Task description :: Give back exactly the lines from the one containing "TC HELICON VOICETONE R1" through the end of the records, including both, and no others.

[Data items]
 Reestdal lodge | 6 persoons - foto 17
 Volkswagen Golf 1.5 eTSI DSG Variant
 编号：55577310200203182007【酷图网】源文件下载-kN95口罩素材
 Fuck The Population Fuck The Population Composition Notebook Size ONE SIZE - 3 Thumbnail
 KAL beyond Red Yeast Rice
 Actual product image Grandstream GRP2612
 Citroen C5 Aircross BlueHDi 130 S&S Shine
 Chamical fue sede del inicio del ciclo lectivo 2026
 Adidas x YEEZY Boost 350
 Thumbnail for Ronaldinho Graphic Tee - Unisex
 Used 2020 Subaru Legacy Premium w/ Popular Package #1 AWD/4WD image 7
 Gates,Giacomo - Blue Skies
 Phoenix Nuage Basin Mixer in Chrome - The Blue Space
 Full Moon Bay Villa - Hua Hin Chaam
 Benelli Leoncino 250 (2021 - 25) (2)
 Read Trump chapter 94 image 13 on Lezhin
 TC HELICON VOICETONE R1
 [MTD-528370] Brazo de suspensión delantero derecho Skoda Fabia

Task result ::
 TC HELICON VOICETONE R1
 [MTD-528370] Brazo de suspensión delantero derecho Skoda Fabia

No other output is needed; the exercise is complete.